The family has endless stories of the many miracles they encountered while hiding and living as fugitives during the holocaust. All of their other family members died except their immediate family. Eventually due to the efforts of folks like Raul Wallenburg, Judah and his family were able to escape the atrocities in Hungary, and headed to Sweden where they lived undercover as Swedish citizens. The family eventually moved to the United States where they have lived ever since and were able to eventually rebuild a successful business enterprise.
I draw strength from stories of folks like Judah who i consider to have lived a mango-licious life…folks who have gone through great adversity in their lives and still managed to bounce back and emerge as overcomers. Listening to Judah retell the stories of his family’s horrific encounter and reflecting on my own tragedies I realize there are certain main ingredients that most resilient folks share in common. Below I’ll leave you with some important lessons learned based on my chat with Judah, research I’ve done, as well as my own personal experience surviving life’s storms:
Mango-licious Living: Survivor Lessons
1. “Let adversity be your advisor and not your adversary.” Quote from my friend, author and speaker Michael Jackson (not the singer…Lol). We can learn a lot about ourselves when faced with a tragedy. Your patience, strength, faith and so much more is tested in the trial. Instead of becoming bitter use the learning experience to make you better. Reflecting and journaling about your experience can be a powerful and instructive tool. One season may very much prepare you for the next.
2. Good friends and family are better than pocket money – Jamaican proverb. Treasure them, with their flaws and all. There is value in knowing that some have already been through that passage and can comfort and guide you through your time of adversity. There is comfort and healing in knowing someone cares.
3. Wade through the waters of adversity with a positive attitude and bare a hopeful expectation that your season will eventually pass. Cheri Hill, author of the book, Faith Under Construction, said “it’s not yet over if you’re still going through.” When i asked Judah how his parents were able to survive the agony of the experience, he said they had a burning will to survive. Everyday they put one foot before the other. They had a deep abiding faith and refuse to quit. Never ever ever give up.

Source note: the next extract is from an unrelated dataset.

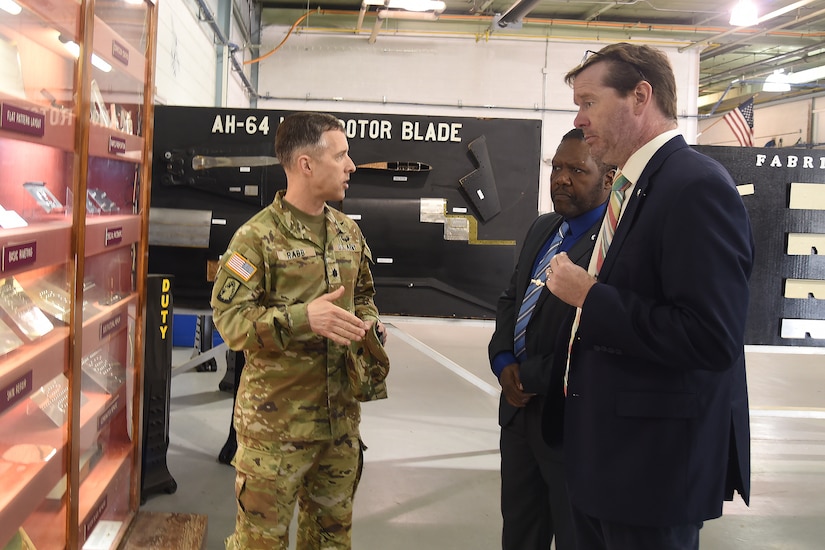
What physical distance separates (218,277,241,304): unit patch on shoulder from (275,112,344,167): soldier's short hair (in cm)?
40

4. Seek freedom from bitterness, hatred, regret and anger. Going through adversity can make you angry at God, your spouse, friends or even yourself. Seek spiritual and emotional healing and leave room for peace, love and hope to enter in. Seek counseling or therapy if needed. At all costs, avoid negative, pessimistic people that can retard and stunt your recovery or growth. Sadly there are some demented folks who relish in the demise and failures of others. Pray for those folks and keep it moving.
5. Live with a mango-licious mindset. I will never forget Judah’s parting words to me. He said “every day i am alive is a gift.” Believe you are here for a God given purpose and #chooselife. We are not immune to adversity. The mango-licious mindset is being intentional about your living and accepting the fact that life ushers in ever changing seasons. So I encourage you to live a mango-licious life, and keep striving. Adopt a conscious resolve to make the best of your seasons, whether there’s radiant sunshine or its raining like hell. Believe by faith, that the best is yet to come and start living your mango-licious life today.